Charest en mission économique en Chine - Le Québec et la Chine ont un passé commun riche mais méconnu

Les relations Québec-Chine ne datent pas d'hier, rappelle l'historien Serge Granger, au moment où le premier ministre Jean Charest arrive à Pékin pour une mission d'une semaine, avec une délégation de 155 Québécois issus des milieux des affaires, de l'éducation, du tourisme et de la culture.

«Nous avons une relation historique très riche avec la Chine, le problème est que les historiens québécois ont oublié de l'étudier», affirme M. Granger, qui a publié il y a quelques mois Le Lys et le lotus — le Québec et la Chine de 1650 à 1950 (VLB éditeur). Le Devoir l'a joint à New Delhi, en Inde, où il effectue des recherches au Centre d'études françaises et francophones de l'université Jawaharlal Nehru.

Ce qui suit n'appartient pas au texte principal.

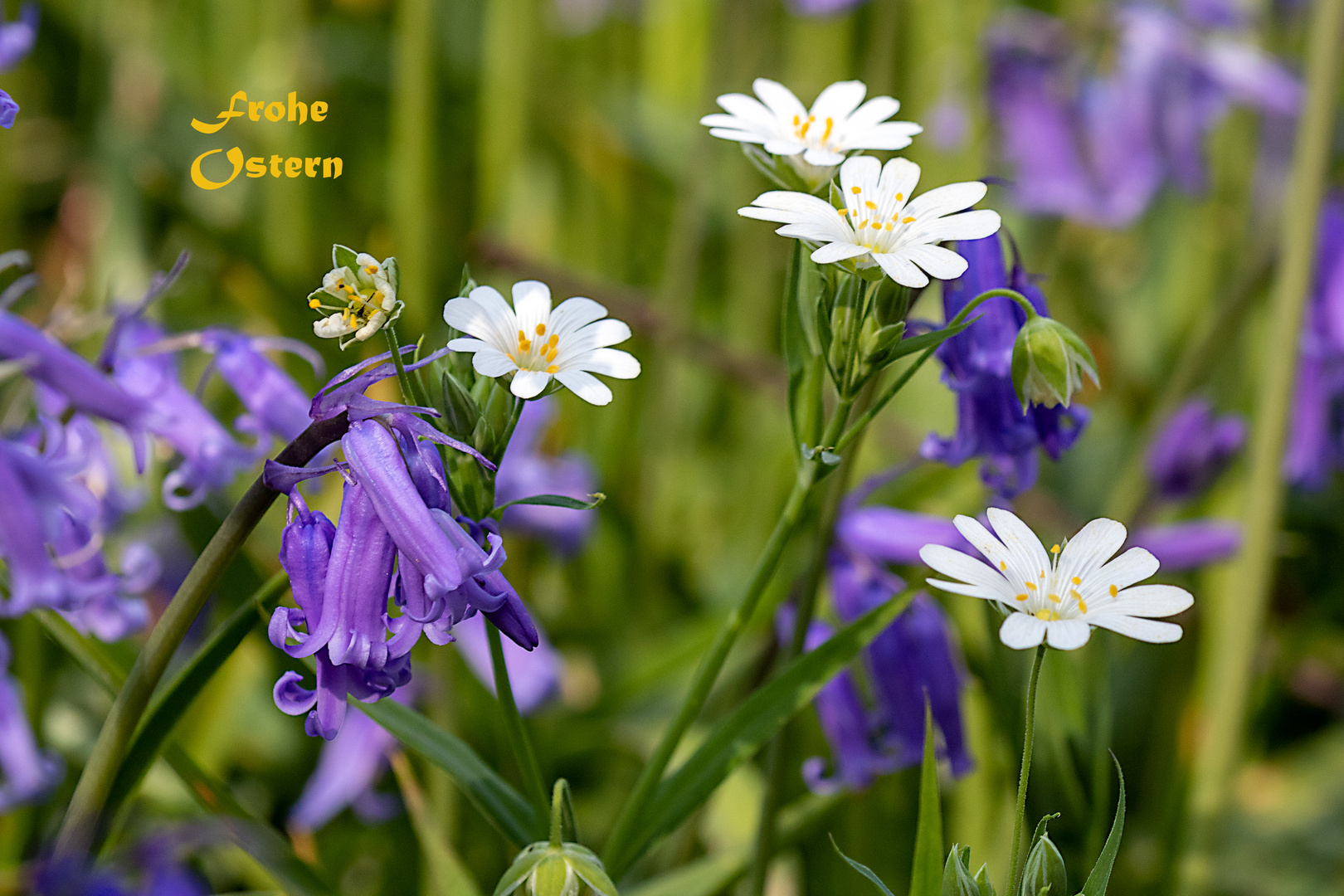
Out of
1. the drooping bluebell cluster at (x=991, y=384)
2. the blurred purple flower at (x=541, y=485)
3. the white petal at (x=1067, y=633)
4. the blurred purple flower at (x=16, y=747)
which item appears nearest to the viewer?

Il fait remarquer que l'intérêt du Québec pour la Chine remonte au début de la colonie. L'explorateur Cavelier de La Salle croyait fermement que la Chine se trouvait en amont des rapides jouxtant Montréal, d'où la dénomination de rapides de Lachine! Plus sérieusement, Serge Granger rappelle que «le Chinatown de Montréal [et celui de la ville de Québec] ont plus d'un siècle» et que «la communauté chinoise est le premier groupe non judéo-chrétien à venir s'installer au Québec».

Petits Chinois

Aussi, «quel Québécois d'avant les années soixante n'avait pas acheté un petit Chinois?», lance M. Granger. Longtemps, le Québec a surtout exporté des missionnaires vers l'empire du Milieu. En 1941, les Québécois deviendront même les premiers contributeurs per capita à la Sainte-Enfance, dépassant les Italiens et les Français. Pratiquement toutes les écoles catholiques du Québec furent enrôlées dans ce type de campagne.

Au fond, c'est la Révolution tranquille, en laïcisant la société québécoise, qui a «coupé le cordon missionnaire avec la Chine, détruisant au passage cet acquis», semble déplorer M. Granger. «Ce n'est qu'en 1975 que la sinophilie revient réellement au Québec, avec la création du Centre d'études de l'Asie de l'Est (CETASE) à l'UdeM, sans oublier les efforts continus de McGill et Concordia.» Cela renouait avec l'intérêt séculaire que plusieurs personnages de l'histoire du Québec ont montré pour la Chine, tels Honoré Beaugrand, ancien maire de Montréal, l'écrivain Alain Grandbois et le politicien Wilfrid Laurier, sans compter Norman Bethune, Pierre Elliott Trudeau et René Lévesque. Il note que «tous les réformistes chinois du XXe siècle, notamment Sun Yat-sen, Chiang Kai-shek et Mao Zedong, se sont sentis concernés par des institutions ou des individus liés au Québec».

Se faire connaître

Malgré tout, M. Granger estime que le Québec doit se faire connaître davantage en Chine. «Peu de Chinois savent que la langue du Québec est le français, et, lorsque vient le temps de recruter les immigrants, le gouvernement du Québec a la fâcheuse habitude de le faire par le biais des Alliances françaises, qui n'enseignent aucunement le Québec à leurs étudiants.» Il voit d'un bon oeil le fait que des délégations d'établissements d'enseignement fassent partie de la présente mission du gouvernement du Québec, car elles favoriseront le recrutement d'étudiants chinois, qui serviront à terme de pont entre le Québec et la Chine et qui assureront ainsi une meilleure compréhension entre les deux mondes et, potentiellement, des relations plus intimes.

«Si le Québec échoue à se tailler une place en Chine, le Québec aura de la difficulté à faire sa place au soleil dans l'économie mondiale», note M. Granger. Dès son arrivée en sol chinois aujourd'hui, le premier ministre Charest aura un entretien avec le vice-premier ministre Zeng Peiyan. Demain, M. Charest rencontrera deux autres ministres, soit Zhou Ji (Éducation) et Xu Guonhua (Science et Technologie), pendant que se déroulera un séminaire sur le multimédia. La ministre des Relations internationales, Monique Gagnon-Tremblay, et le ministre du Développement économique, Claude Béchard, sont aussi du voyage.

Et l'Inde?

Par ailleurs, M. Granger se demande pourquoi le Québec est toujours absent dans le géant voisin de la Chine, l'Inde. Elle aussi, après tout, est en voie de devenir un autre géant économique. «Si j'enseigne l'histoire québécoise à l'université Nehru, c'est pour démontrer que la francophonie indienne s'intéresse à nous. Malheureusement, l'indifférence du Québec au progrès indien m'inquiète.»